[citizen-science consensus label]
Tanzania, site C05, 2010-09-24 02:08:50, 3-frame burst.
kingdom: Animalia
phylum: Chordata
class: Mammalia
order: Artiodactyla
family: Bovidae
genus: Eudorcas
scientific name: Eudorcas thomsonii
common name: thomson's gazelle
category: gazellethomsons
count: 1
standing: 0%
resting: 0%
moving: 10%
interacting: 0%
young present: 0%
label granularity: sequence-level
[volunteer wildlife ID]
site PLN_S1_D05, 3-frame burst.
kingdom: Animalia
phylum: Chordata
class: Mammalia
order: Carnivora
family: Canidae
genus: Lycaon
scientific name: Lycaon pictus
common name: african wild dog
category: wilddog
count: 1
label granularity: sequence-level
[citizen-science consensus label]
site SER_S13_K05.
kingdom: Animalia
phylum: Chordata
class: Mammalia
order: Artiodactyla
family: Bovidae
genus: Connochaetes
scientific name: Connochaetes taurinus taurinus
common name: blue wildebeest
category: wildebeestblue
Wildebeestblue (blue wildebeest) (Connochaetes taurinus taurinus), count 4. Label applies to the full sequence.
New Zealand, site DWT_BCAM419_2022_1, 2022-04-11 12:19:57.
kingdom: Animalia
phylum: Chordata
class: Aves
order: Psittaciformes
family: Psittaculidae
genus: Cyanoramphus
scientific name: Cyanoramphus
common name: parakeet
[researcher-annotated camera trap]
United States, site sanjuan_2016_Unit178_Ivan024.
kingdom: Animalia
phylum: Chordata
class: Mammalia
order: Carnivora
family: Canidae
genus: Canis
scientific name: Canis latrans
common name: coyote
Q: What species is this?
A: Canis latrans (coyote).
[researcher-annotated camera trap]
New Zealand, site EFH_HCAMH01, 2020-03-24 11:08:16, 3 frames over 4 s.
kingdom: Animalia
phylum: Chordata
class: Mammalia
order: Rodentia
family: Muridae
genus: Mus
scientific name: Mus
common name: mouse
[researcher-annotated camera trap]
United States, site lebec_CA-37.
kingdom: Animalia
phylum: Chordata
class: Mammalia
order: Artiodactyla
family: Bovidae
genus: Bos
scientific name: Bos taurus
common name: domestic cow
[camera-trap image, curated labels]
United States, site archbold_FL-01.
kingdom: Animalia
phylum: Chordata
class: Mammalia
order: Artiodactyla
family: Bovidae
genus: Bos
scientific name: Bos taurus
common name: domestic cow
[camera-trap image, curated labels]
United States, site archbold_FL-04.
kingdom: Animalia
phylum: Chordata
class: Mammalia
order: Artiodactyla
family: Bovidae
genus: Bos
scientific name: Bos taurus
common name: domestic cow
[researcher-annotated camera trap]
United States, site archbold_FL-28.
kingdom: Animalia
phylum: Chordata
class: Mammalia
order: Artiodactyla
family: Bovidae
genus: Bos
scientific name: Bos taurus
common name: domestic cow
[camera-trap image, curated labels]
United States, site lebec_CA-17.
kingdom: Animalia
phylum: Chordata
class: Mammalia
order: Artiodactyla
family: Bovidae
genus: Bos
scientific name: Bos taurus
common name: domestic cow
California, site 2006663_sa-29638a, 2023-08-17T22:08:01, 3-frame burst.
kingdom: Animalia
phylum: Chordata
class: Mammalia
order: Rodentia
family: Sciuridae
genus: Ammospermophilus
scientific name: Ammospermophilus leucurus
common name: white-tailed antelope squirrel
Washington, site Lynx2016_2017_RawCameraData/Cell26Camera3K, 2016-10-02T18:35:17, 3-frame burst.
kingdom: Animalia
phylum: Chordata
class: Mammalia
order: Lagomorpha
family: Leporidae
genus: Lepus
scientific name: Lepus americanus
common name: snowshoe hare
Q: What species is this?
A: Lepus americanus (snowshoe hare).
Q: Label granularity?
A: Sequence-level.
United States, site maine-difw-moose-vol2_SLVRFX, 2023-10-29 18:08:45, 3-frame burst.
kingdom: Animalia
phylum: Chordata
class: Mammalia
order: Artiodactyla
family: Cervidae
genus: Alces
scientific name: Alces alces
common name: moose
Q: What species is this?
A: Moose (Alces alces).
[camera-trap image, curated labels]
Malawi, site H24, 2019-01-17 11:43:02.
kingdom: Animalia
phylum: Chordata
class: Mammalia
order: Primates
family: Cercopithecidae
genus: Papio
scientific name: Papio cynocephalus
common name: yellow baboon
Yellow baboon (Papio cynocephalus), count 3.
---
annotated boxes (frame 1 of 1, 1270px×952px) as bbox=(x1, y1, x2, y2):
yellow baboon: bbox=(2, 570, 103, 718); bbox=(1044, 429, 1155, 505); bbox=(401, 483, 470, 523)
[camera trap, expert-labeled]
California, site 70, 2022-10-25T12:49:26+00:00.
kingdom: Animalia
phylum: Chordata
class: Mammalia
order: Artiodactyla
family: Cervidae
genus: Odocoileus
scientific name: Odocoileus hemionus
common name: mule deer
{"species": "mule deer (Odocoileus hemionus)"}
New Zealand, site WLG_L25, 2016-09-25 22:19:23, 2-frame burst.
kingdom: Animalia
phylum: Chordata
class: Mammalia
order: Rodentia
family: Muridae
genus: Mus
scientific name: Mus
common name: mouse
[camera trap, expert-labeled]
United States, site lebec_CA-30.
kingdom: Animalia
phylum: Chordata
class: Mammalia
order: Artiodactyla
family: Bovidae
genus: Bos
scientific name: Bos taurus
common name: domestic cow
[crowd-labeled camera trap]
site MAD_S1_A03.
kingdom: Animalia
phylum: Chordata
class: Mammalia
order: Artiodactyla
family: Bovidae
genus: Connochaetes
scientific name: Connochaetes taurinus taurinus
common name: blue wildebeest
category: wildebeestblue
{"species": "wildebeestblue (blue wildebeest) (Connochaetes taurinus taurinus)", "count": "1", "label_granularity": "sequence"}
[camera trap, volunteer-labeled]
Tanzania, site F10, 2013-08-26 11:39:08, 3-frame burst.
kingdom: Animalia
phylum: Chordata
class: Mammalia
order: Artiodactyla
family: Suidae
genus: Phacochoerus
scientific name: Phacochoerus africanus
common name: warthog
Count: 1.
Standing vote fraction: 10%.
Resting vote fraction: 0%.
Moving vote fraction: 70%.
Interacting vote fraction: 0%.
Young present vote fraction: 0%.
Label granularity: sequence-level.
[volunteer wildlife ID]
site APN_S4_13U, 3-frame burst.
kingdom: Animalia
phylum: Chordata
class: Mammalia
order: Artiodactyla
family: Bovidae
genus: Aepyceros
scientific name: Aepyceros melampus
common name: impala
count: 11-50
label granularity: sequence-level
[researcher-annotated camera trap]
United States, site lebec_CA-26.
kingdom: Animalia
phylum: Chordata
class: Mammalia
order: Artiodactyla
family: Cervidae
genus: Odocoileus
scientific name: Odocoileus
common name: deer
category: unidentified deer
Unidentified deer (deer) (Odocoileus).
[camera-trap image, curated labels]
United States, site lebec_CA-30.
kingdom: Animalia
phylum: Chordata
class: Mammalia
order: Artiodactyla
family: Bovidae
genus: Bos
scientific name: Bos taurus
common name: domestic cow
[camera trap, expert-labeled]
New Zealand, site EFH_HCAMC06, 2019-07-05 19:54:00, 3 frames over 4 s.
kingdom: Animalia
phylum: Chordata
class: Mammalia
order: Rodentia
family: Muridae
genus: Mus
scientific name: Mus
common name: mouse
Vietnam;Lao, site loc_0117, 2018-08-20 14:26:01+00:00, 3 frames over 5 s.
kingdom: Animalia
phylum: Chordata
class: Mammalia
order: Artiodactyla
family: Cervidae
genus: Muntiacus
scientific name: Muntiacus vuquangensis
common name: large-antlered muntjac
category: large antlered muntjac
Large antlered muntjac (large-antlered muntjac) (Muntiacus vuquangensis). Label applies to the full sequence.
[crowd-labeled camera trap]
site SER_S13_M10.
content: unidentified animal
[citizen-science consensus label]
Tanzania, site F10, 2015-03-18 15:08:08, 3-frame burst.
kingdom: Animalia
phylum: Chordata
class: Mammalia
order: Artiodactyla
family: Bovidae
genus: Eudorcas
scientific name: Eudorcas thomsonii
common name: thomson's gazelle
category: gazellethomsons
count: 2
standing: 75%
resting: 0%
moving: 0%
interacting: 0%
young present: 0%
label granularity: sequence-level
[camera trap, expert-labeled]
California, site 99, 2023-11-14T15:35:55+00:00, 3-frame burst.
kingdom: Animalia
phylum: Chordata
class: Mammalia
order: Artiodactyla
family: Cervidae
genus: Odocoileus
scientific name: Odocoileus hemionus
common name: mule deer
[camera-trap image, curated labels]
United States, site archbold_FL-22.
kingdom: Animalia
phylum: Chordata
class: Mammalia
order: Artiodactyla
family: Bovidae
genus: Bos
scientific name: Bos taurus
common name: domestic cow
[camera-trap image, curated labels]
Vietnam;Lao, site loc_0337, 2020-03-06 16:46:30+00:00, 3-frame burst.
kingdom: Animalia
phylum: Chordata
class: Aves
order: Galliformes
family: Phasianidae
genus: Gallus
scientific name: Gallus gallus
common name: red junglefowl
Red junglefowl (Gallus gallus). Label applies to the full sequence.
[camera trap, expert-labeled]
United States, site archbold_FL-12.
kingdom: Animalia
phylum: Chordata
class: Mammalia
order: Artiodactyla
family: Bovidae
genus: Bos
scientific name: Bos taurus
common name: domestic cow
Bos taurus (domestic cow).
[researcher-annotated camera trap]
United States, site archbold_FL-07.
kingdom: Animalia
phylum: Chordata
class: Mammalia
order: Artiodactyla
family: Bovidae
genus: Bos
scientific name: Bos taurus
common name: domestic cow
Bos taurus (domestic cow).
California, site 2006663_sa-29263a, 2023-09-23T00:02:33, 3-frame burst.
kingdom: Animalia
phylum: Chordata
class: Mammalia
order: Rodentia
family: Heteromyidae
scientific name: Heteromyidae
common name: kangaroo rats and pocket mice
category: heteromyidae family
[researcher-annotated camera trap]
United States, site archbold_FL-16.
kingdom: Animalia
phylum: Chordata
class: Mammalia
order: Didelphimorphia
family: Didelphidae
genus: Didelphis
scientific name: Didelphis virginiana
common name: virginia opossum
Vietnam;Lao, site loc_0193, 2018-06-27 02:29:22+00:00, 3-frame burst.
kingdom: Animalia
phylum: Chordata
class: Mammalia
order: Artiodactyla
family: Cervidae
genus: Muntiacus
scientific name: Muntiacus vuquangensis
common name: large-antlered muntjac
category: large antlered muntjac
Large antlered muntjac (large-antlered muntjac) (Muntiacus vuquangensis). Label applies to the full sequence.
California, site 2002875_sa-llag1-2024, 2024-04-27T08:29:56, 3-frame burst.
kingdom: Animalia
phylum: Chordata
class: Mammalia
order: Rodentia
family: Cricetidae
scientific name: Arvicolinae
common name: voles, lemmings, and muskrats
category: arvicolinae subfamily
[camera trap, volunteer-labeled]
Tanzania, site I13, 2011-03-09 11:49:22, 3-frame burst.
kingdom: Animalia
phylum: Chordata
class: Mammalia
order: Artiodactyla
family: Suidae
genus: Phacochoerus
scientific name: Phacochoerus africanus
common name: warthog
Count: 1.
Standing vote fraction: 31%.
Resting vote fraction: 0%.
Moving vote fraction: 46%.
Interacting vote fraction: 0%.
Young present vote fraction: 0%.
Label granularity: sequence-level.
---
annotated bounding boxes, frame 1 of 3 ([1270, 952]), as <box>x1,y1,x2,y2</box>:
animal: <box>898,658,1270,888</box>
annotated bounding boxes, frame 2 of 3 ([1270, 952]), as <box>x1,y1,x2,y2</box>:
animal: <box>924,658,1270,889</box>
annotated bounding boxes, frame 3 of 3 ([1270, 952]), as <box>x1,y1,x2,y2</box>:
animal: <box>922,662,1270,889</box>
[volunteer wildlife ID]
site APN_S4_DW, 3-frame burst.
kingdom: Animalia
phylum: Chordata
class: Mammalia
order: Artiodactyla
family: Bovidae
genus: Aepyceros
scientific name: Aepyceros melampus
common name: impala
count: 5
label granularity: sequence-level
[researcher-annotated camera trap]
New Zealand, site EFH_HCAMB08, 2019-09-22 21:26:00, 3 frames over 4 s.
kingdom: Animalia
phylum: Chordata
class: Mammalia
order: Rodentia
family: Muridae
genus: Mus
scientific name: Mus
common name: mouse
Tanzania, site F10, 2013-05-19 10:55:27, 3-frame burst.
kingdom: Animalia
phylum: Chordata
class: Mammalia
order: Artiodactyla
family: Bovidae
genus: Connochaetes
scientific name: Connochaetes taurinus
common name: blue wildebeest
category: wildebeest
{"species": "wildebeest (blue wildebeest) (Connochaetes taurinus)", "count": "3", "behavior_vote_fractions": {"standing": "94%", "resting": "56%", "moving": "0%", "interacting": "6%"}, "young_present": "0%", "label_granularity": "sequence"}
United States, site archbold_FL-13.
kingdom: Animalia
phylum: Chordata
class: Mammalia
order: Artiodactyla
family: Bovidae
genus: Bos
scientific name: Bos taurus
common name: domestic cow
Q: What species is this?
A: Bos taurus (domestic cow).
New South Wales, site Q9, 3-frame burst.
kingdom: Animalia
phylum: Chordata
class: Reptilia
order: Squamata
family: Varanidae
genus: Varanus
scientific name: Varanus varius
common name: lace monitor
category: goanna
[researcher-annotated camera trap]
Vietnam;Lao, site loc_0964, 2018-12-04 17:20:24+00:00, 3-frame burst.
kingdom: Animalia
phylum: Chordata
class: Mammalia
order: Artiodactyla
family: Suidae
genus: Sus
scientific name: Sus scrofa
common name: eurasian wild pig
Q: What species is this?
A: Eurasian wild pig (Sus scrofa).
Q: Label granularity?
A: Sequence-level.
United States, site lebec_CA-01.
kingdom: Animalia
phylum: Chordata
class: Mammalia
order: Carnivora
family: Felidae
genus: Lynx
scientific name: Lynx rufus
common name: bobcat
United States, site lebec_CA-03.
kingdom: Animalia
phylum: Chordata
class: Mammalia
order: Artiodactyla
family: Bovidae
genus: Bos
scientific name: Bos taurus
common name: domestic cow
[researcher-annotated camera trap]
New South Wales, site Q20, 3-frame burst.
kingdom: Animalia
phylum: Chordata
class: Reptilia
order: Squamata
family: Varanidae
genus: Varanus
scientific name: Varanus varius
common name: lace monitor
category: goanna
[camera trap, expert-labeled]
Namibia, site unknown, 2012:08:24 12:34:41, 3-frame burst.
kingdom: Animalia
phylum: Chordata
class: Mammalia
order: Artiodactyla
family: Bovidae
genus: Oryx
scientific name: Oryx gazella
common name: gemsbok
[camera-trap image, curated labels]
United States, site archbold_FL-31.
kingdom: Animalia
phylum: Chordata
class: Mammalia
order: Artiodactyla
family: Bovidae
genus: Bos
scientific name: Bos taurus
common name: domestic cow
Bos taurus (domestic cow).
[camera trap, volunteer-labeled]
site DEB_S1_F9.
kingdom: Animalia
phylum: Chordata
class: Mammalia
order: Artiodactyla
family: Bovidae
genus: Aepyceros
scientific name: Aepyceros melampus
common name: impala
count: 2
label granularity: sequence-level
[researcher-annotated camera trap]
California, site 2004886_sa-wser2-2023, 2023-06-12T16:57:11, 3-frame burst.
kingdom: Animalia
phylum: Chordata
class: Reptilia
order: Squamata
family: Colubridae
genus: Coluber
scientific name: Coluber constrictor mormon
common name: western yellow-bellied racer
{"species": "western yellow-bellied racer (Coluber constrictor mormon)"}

▶ Work required
Whenever the word "frames" appears in a line of the listing, report that line.

▶ Response area
New Zealand, site EFH_HCAMH01, 2020-03-24 11:08:16, 3 frames over 4 s.
New Zealand, site EFH_HCAMC06, 2019-07-05 19:54:00, 3 frames over 4 s.
Vietnam;Lao, site loc_0117, 2018-08-20 14:26:01+00:00, 3 frames over 5 s.
New Zealand, site EFH_HCAMB08, 2019-09-22 21:26:00, 3 frames over 4 s.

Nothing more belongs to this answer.